The ability (or lack of it) to play/view an original archive is already a major problem. Think about the history of floppy disks, zip media, digital tape cartridges, and numerous others. I recall these media being quite prevalent back in the 90's, and that's only <=30 years ago. (I have my own share of them.) Today these media are ancient history and soon, if not already, as inscrutable as the writing systems of obscure prehistoric civilizations.
As said in several comments, the situation is worse for software. Keeping long superseded equipment running is very difficult. (I have some of that too.)
Preserving source code should be pretty straightforward, printed out with archival ink on 100% cotton fiber, acid-free and buffered paper would work. The only catch is long-term storage of the printed document. Paper itself is subject to environmental degradation. Museum standards specify constant 20°C, 50% humidity, sealed against atmospheric pollutants and no light exposure. That should hold it for at least 100 years. :-)
Technologies are great, seems a good bet that a brilliant startup will think of new ways to preserve the history of our epoch.
Yeah, you can do archival diamond, or archival ink on archival paper. But will you be able to read it 1,000 years hence?
I doubt there's a market for a printer, except as a novelty device. I wonder what kind of bit density you can achieve, in clay?
The problem is often: how are you going to read it after all those years?
I got floppy disks that are ~25 years old. But without an old USB disk drive there is no way to know if they still are readable. And if USB-C becomes the norm I am not sure if I can read them ever again.
Keep the stuff in text and move it around to different places periodically, and keep redundant copies.
At the moment I favour git. It's easy to set up multiple repos, and if one goes offline you can set up another.
The CrafsMan has a DIY video on how to do it, he's also just a wonderful treat in general. https://www.youtube.com/watch?v=4tYMUqsVhfc
When I got married (20+ years ago) I burned a CD full of music for the DJ. Songs that were not likely in his/her collection.
I found the CD in a box about a year ago, and it is currently in my car stereo. All the songs are in tact.

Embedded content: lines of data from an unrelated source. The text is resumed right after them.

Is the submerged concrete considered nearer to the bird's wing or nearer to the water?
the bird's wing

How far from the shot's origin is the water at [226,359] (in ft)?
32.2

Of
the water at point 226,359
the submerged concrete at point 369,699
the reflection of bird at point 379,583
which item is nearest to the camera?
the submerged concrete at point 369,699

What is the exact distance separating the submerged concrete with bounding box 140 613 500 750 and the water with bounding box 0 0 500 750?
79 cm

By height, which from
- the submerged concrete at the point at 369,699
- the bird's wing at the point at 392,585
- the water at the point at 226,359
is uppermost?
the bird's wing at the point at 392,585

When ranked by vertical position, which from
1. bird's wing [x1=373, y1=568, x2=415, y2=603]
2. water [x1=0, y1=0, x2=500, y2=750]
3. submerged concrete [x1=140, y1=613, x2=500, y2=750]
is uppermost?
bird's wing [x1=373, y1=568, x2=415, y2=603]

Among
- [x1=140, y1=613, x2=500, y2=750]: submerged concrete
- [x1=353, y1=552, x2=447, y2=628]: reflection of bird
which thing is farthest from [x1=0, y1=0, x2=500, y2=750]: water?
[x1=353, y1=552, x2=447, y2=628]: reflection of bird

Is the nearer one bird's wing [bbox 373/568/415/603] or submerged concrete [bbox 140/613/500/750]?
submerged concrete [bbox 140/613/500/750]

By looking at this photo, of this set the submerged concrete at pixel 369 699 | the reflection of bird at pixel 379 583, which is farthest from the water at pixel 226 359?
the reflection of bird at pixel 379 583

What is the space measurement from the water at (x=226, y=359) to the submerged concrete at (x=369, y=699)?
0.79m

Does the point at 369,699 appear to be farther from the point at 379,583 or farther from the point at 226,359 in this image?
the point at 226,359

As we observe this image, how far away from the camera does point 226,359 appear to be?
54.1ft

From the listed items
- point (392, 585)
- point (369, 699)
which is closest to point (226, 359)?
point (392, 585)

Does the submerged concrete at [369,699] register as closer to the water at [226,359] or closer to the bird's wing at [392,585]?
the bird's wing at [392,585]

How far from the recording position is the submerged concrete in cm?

Oh.. My xbox also reads and plays the music.
The script you downloaded from GitHub, or data format used, may long be gone.

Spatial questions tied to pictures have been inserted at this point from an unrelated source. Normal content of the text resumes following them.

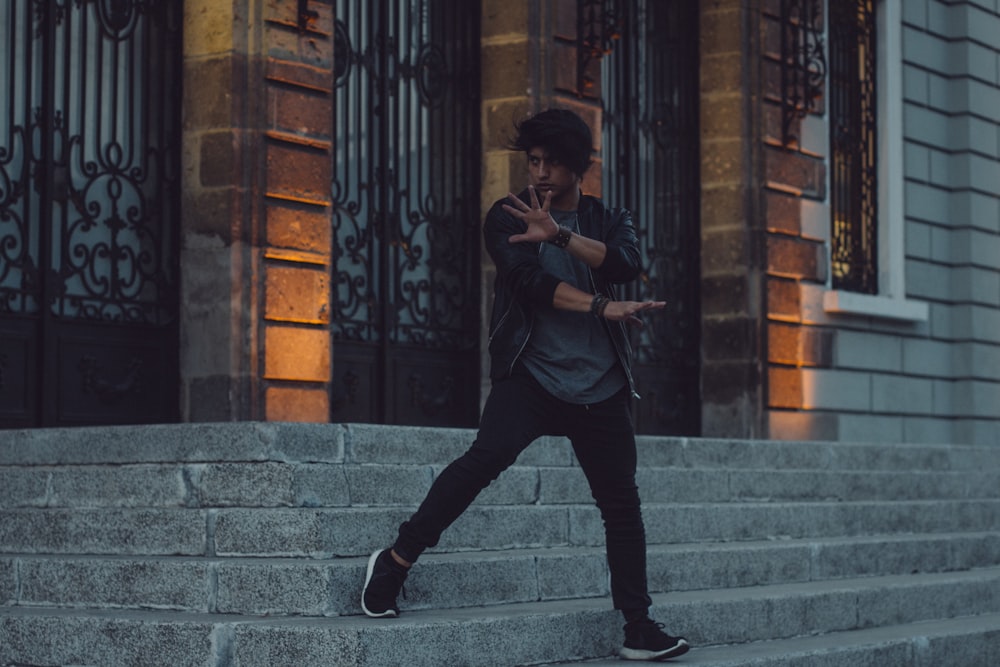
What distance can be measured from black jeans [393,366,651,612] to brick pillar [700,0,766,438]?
755 centimetres

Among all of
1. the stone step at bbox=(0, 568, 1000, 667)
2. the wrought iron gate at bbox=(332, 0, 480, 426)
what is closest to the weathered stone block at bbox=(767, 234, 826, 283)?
the wrought iron gate at bbox=(332, 0, 480, 426)

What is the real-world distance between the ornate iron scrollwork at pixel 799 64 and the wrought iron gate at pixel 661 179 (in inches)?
28.4

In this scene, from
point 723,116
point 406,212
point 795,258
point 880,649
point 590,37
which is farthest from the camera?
point 795,258

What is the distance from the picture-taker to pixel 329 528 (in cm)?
700

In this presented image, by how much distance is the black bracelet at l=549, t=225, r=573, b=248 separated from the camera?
250 inches

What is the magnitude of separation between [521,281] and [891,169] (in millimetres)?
9919

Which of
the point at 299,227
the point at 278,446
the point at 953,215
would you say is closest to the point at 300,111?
the point at 299,227

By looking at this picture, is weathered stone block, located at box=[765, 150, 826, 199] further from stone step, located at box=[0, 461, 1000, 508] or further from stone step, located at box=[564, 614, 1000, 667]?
stone step, located at box=[564, 614, 1000, 667]

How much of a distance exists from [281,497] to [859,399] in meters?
8.87

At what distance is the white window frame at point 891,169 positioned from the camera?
617 inches

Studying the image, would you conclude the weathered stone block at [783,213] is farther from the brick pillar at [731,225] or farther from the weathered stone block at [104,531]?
the weathered stone block at [104,531]

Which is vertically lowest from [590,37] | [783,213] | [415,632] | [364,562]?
[415,632]

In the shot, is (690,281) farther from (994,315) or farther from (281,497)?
(281,497)

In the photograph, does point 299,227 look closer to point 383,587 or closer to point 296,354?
point 296,354
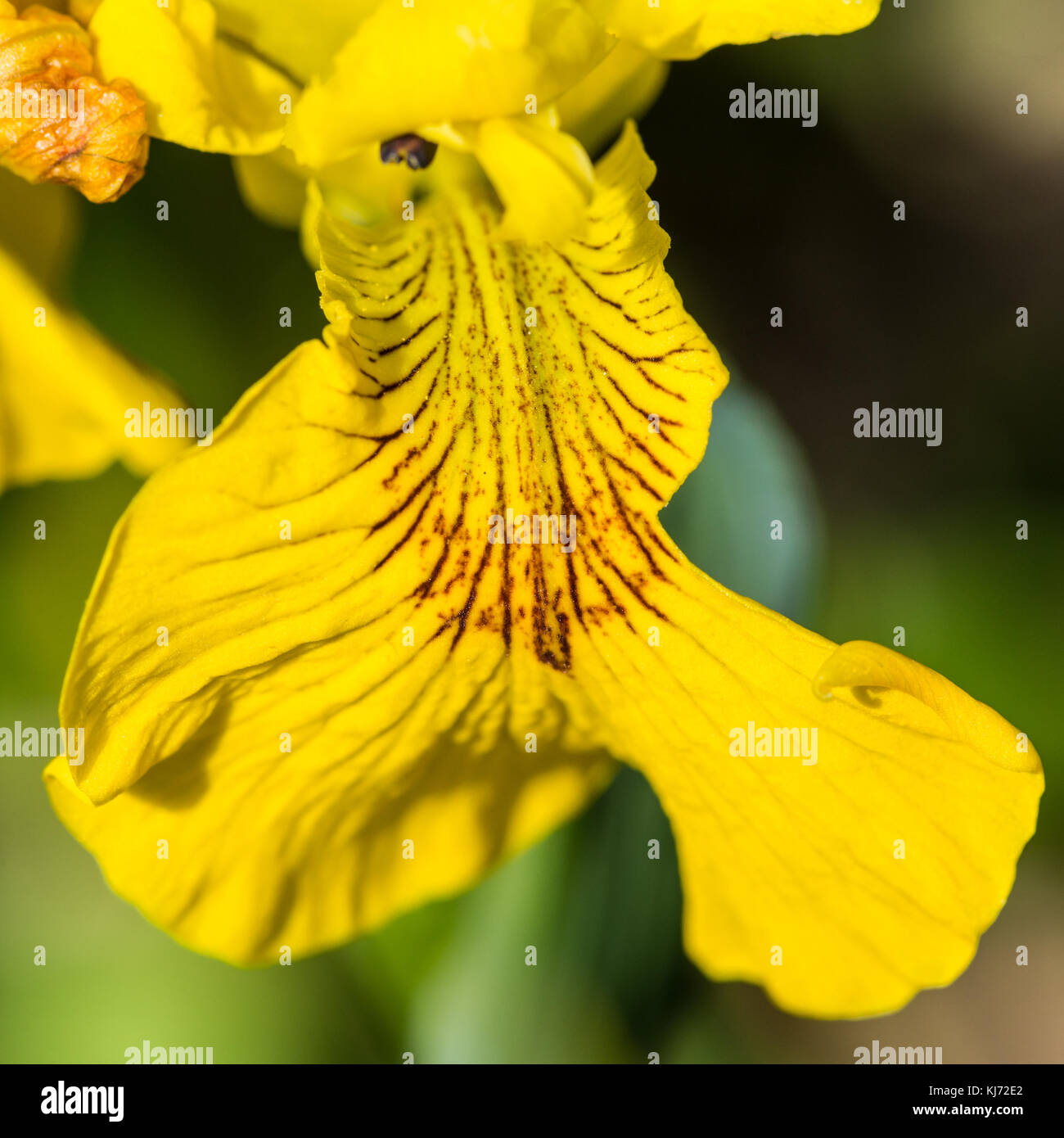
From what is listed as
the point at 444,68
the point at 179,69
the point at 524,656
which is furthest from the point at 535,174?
the point at 524,656

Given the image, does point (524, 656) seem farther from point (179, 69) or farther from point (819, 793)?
point (179, 69)

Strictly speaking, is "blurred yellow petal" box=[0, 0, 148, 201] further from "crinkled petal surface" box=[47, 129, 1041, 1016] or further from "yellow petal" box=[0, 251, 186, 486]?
"yellow petal" box=[0, 251, 186, 486]

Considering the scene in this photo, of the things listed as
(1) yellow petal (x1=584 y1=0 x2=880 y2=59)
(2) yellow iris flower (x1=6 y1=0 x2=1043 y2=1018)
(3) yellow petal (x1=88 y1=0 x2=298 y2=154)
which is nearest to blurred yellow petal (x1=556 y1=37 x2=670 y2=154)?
(2) yellow iris flower (x1=6 y1=0 x2=1043 y2=1018)

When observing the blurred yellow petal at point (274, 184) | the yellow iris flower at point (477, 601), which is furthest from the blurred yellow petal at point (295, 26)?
the blurred yellow petal at point (274, 184)

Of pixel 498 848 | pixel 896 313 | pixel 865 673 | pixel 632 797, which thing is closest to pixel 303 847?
pixel 498 848

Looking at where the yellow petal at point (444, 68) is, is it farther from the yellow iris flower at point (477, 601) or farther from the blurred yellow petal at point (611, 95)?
the blurred yellow petal at point (611, 95)

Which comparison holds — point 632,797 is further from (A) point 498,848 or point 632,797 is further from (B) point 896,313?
(B) point 896,313

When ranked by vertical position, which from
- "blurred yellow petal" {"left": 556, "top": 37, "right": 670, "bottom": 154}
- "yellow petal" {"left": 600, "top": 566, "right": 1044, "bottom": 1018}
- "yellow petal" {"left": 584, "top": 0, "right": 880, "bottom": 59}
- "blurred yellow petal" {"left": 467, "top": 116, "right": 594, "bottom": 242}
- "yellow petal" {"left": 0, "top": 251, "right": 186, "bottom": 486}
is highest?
"blurred yellow petal" {"left": 556, "top": 37, "right": 670, "bottom": 154}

Especially relevant if you store in the cloud (you should probably encrypt in that case).
I find that incredibly hard to believe
The most common form is magnetic storage, which is what you find on your hard drive or a floppy disk. It's really good at storing data and can hold a lot of it. However, it is not very stable. Magnetic storage degrades over time, meaning that the longer you use it, the more unreliable it becomes. This means that you need to frequently back up your data and/or replace your hard drive fairly regularly.
Another form is optical storage, which stores information as a pattern of pits on a surface such as a CD-ROM or DVD. Optical storage is also not very stable, as discs can be scratched easily. But optical storage drives are cheap and easy to use (you probably already have one in your computer.) Optical drives can also read from many different types of discs, which makes them versatile.

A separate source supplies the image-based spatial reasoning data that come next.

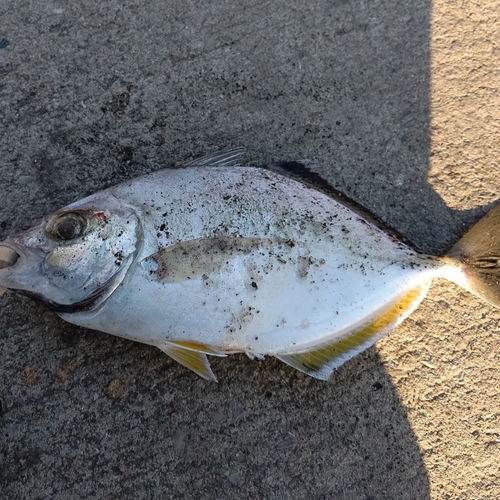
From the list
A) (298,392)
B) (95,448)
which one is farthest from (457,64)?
(95,448)

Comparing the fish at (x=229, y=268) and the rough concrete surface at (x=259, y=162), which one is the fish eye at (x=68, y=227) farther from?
the rough concrete surface at (x=259, y=162)

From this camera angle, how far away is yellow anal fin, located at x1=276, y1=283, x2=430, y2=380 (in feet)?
5.47

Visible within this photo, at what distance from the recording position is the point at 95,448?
5.76ft

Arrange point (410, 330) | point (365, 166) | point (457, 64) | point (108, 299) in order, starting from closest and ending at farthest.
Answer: point (108, 299) → point (410, 330) → point (365, 166) → point (457, 64)

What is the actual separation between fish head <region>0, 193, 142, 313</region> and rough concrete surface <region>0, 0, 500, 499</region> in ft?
1.23

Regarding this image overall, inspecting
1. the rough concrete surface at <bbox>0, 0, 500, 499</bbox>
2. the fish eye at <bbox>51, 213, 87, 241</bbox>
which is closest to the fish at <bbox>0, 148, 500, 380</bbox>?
the fish eye at <bbox>51, 213, 87, 241</bbox>

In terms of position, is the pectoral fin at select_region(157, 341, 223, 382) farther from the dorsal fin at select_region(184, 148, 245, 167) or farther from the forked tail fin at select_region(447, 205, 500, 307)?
the forked tail fin at select_region(447, 205, 500, 307)

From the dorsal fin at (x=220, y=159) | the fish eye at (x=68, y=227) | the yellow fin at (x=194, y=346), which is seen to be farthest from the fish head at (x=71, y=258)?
the dorsal fin at (x=220, y=159)

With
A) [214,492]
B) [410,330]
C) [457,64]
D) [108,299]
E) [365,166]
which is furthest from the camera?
[457,64]

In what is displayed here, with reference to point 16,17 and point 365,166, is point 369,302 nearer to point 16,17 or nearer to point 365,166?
point 365,166

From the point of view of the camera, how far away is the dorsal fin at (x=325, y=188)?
1766 millimetres

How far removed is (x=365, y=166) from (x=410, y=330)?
29.3 inches

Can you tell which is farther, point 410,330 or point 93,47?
point 93,47

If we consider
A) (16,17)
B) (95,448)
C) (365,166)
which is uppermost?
(16,17)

Finally there is tape storage, which records data onto magnetic tape like the kind used for analog audio cassettes. Tape storage is great for recording large amounts of data quickly, but accessing information on tape takes longer than accessing something stored on magnetic or optical media.
USB flash? HDD? SSD?
> must keep for at least 3 decades
Most storage mediums won't have problems lasting that long if they're stored well. Particularly flash and SSD storage shouldn't take issue: tape and HDD has a small chance of mechanical failure even if you don't use them.
> must be easily transportable (for moves between houses and such) and can sit on a shelf
I mean, I think most of our current formats do just fine in that regard.
> Bonus points for suggestions on an equally stable storage type that some computer will still be able to understand in the future.
Almost everyone is still using SATA. There is unlikely to be a world in the future that is unable to "understand" serial ATA storage.